Luscomb v. Bowker

334 Mass. 468 (1956) 136 N.E.2d 192

FLORENCE H. LUSCOMB
vs.
PHILIP BOWKER & others.

Supreme Judicial Court of Massachusetts, Suffolk.

March 9, 1956. July 25, 1956.

Present: QUA, C.J., RONAN, WILKINS, COUNIHAN, & WHITTEMORE, JJ.

Oliver S. Allen, (Lawrence D. Shubow with him,) for the plaintiff.

Arnold H. Salisbury, Assistant Attorney General, for the defendant Grove and another.

Thomas H. Bresnahan, for the defendants Cashman and others.

Howard S. Whiteside, by leave of court, submitted a brief as amicus curiae.

QUA, C.J.

This bill in equity, originally brought against ten defendants, alleges that seven of the defendants are members of the special commission first established by c. 89 of *470 the Resolves of 1953, and subsequently revived and continued[1] "for the purpose of conducting an investigation and study of the extent, character and objects of communism and subversive activities and related matters within the commonwealth; the diffusion within the commonwealth of subversive and un-American propaganda that is instigated from foreign countries, or of a domestic origin, and attacks the principle of the form of government as guaranteed by our constitution and all other questions in relation thereto that would aid the general court in enacting any necessary remedial legislation." The three other original defendants were the clerk of the House of Representatives, the clerk of the Senate, and the Treasurer of the Commonwealth. The plaintiff has subsequently caused the bill to be dismissed as against the Treasurer of the Commonwealth.

INSTRUCTIONS =
[1] In the opinion excerpt, which original defendant did the plaintiff later have the bill dismissed against?
[2] Duplicate the part of the opinion excerpt that begins at the words "Present: QUA, C.J., RONAN, WILKINS, COUNIHAN, &" and stops after "as amicus curiae.".
The listing after the opinion excerpt has no connection to it.

INFORMATION PROVIDED =

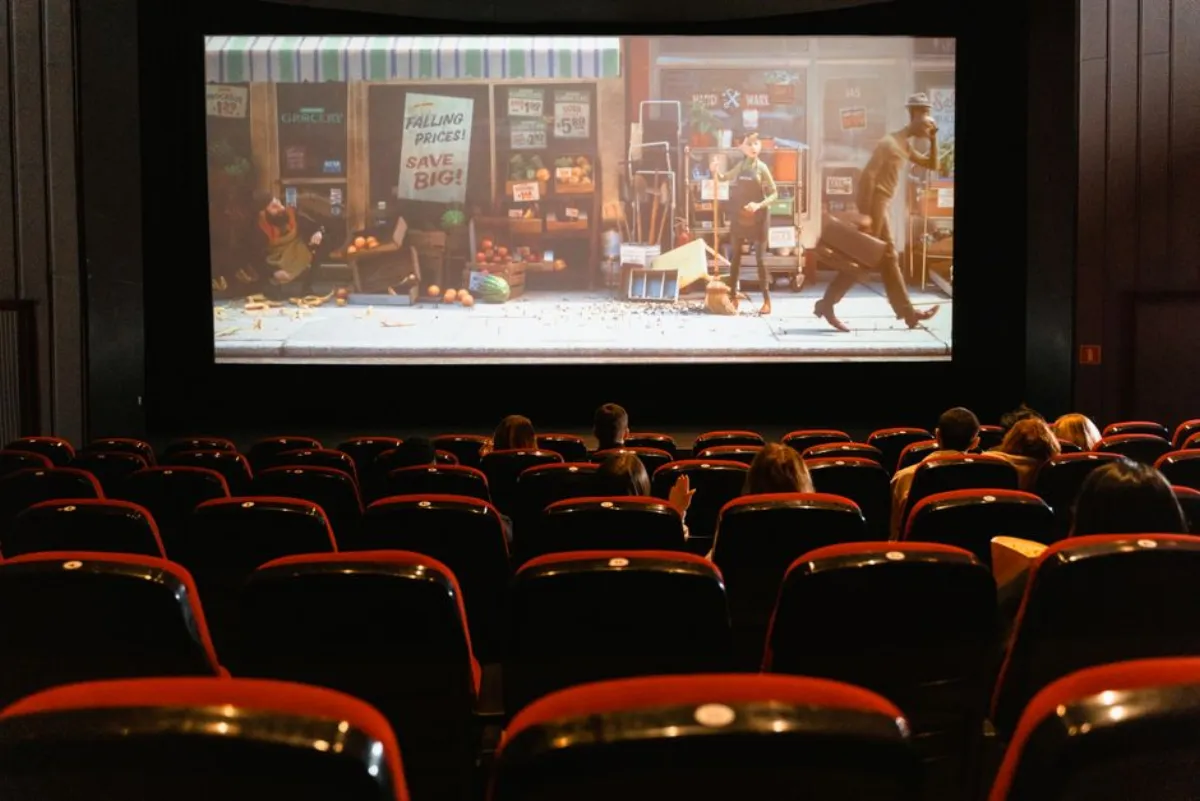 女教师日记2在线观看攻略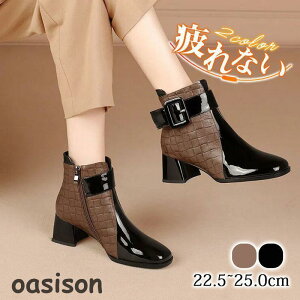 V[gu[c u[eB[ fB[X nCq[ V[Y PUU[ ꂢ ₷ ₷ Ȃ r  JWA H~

EXPECTED OUTPUTS =
[1] The Treasurer of the Commonwealth.

[2]
Present: QUA, C.J., RONAN, WILKINS, COUNIHAN, & WHITTEMORE, JJ.

Oliver S. Allen, (Lawrence D. Shubow with him,) for the plaintiff.

Arnold H. Salisbury, Assistant Attorney General, for the defendant Grove and another.

Thomas H. Bresnahan, for the defendants Cashman and others.

Howard S. Whiteside, by leave of court, submitted a brief as amicus curiae.